# Smoking and reheating pork loin



## sirchad (Aug 26, 2014)

Planning ahead for a larger than normal smoke for labor day.  I'm gonna do about 10 pork loins for a party.  I'm wondering if I can smoke them the night before or the morning of the party and have them for supper around 6.  Is there a preferred way to reheat, or keep these pork loins warm??


----------



## oldschoolbbq (Aug 26, 2014)

Sirchad , first welcome to our forum . WE hope you find it a new home for all your smoking news and info.

Your Loins will a snap. IMHO , I would take them to 165*F and set back for later. This will have them at Med. and a re-heating won't harm them (make them tough and over cooked).

You can put them in Vac bags and heat in boiling water , OR serve them as coldcut Sammies. . Good on a Summer's day. Add some Libations and Pop for the Kids and your party is set.

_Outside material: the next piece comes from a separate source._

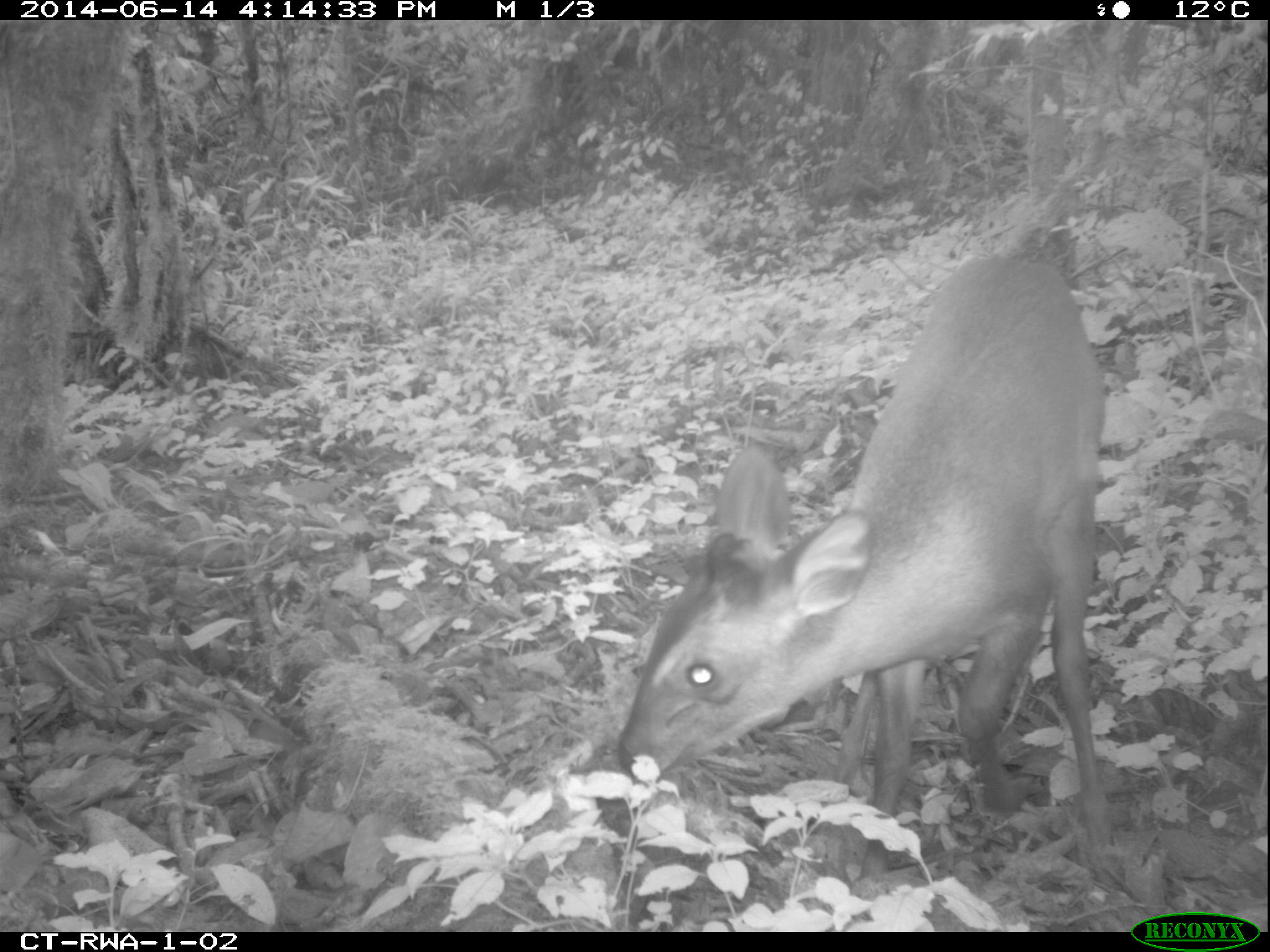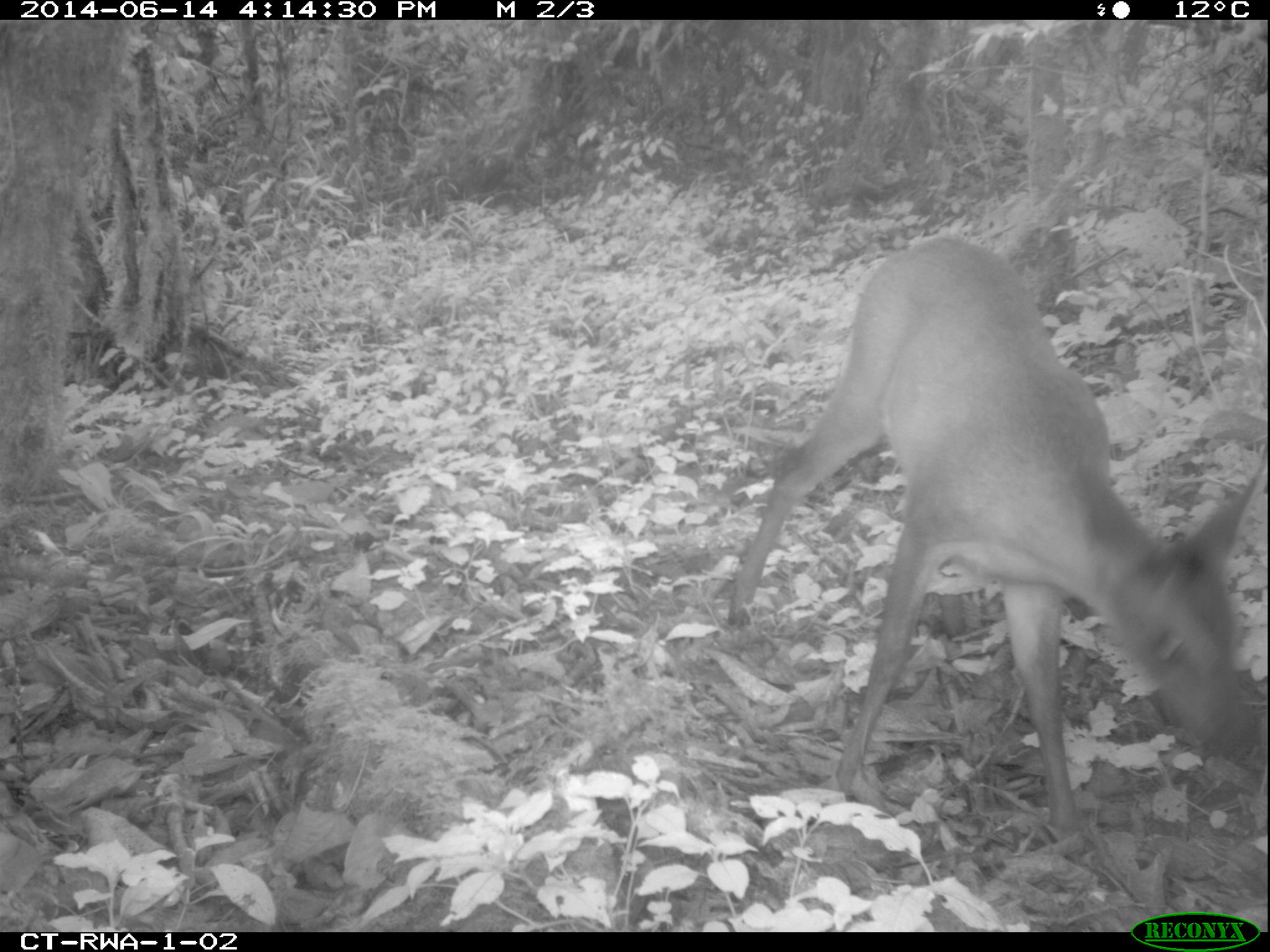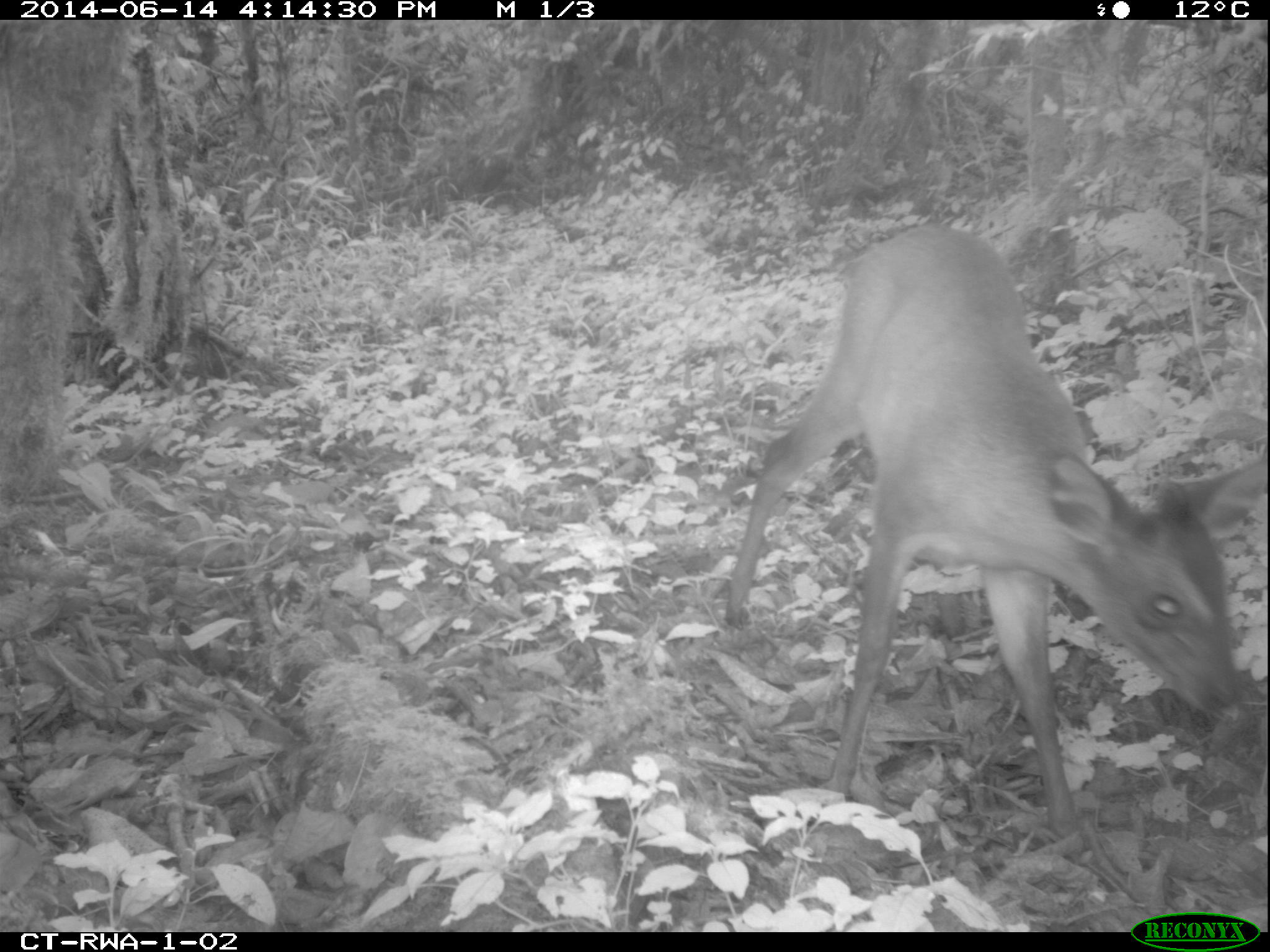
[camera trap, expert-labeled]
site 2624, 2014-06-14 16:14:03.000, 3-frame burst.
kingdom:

Hope you have a happy party ,oh,yes, if you don't already have one, get a decent Therm. . You'll be glad you did. You have time, order from Todd. 
	

	
	
		
		



		
			






Later. . .


----------



## sirchad (Aug 26, 2014)

Thanks for the tip.  I'm set on the thermometers!  Never have done a smoke and waited to eat what I've made for more than a few minutes!! lol


----------